On Tuesday, Indonesian fisheries e-commerce startup Aruna won the Alipay-NUS Enterprise Social Innovation Challenge. The firm faced off against eight other competitors from Singapore, Malaysia, and Indonesia; its novel business model of connecting Indonesian fishermen directly with buyers pushed it ahead of the other finalists, earning it SGD 60,000 (USD 44,000) in prize money. Aruna says its platform allows fishermen to bump up their selling price by 20%—a significant increase for the 2.7 million individuals involved in the trade, many of whom struggle below the poverty line. As you may expect, Aruna will be putting their cash award toward expanding their operations in Indonesia, hopefully bringing more fishermen on board.
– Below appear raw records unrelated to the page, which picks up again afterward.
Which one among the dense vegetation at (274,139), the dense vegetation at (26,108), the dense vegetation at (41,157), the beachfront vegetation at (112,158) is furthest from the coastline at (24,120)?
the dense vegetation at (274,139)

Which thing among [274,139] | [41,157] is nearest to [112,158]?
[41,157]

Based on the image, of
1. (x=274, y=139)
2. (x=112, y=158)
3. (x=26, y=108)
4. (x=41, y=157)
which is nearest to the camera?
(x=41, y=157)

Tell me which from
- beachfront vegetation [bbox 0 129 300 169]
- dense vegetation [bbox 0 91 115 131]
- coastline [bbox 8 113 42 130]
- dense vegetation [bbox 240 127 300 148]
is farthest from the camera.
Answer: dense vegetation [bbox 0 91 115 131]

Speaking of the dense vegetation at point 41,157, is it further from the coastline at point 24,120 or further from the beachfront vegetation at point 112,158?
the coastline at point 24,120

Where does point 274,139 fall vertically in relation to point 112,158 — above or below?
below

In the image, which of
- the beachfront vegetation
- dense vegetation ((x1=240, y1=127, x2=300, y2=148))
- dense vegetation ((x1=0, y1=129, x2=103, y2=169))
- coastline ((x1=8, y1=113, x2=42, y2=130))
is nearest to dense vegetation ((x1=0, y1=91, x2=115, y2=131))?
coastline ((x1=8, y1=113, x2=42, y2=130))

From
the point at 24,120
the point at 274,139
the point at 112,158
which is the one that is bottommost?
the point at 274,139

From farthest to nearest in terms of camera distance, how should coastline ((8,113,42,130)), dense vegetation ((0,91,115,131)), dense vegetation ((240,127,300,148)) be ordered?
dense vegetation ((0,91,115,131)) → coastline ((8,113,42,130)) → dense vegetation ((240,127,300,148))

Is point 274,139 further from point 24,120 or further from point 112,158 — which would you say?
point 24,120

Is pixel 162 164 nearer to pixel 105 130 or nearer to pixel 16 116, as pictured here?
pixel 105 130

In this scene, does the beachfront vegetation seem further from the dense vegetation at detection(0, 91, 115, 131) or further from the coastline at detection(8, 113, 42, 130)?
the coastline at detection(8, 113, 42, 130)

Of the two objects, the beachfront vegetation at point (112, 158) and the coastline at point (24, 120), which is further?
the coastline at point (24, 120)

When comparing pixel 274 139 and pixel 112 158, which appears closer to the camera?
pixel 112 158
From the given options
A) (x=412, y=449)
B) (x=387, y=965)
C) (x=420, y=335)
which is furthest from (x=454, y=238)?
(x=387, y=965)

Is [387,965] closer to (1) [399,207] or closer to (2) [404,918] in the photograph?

Also in Indonesia, digital payment and point-of-sale platform Cashlez announced that it has raised an undisclosed amount in its Series A round led by Sumitomo Corporation, a Japanese trading company that is expanding its business to the construction sector, metal products, and IoT in Indonesia. Cashlez’s existing investor, Mandiri Capital Indonesia, also took part in the investment round. The company will use its fresh funding to develop new products and services, as well as expand its network throughout Indonesia. The platform claims to have more than 3,000 merchants that include restaurants, retail stores, insurance providers, and more.
The lack of resources for startups is an endemic problem in less developed nations, but that, at times, can spark innovative solutions. After receiving an education at Harvard University and cutting her teeth in Silicon Valley, Hla Hla Win founded 360ed in her home country Myanmar. The firm offers educational tools that are sorely needed in a country where the textbooks for young students can be a bit too text-heavy. Using augmented reality accessed through smartphones, 360ed gives students and their parents access to 3D flash cards for the English alphabet, English vocabulary, physics, biology, chemistry, and basic circuit design. The company has already brought its products to Indonesia and the Philippines last year, and has plans to step into Malaysia, Japan, and African nations as well.
Singapore’s StaffAny became one of the ten early stage startups to graduate from The Start’s pre-accelerator program this week. The company offers a platform that manages workforces. By easing access to schedules, timesheets, and other necessary articles, StaffAny is a useful tool for businesses that are chiefly staffed by temporary or part-time workers. Already, several major food and beverage chains in Singapore are using StaffAny, putting the one-year-old firm miles ahead of many startups of the same age.
“Early Stage” is a series where the writers of KrASIA highlight startups that caught our eye for the week, whether they achieved an important milestone, rolled out a truly innovative product, or became embroiled in controversy.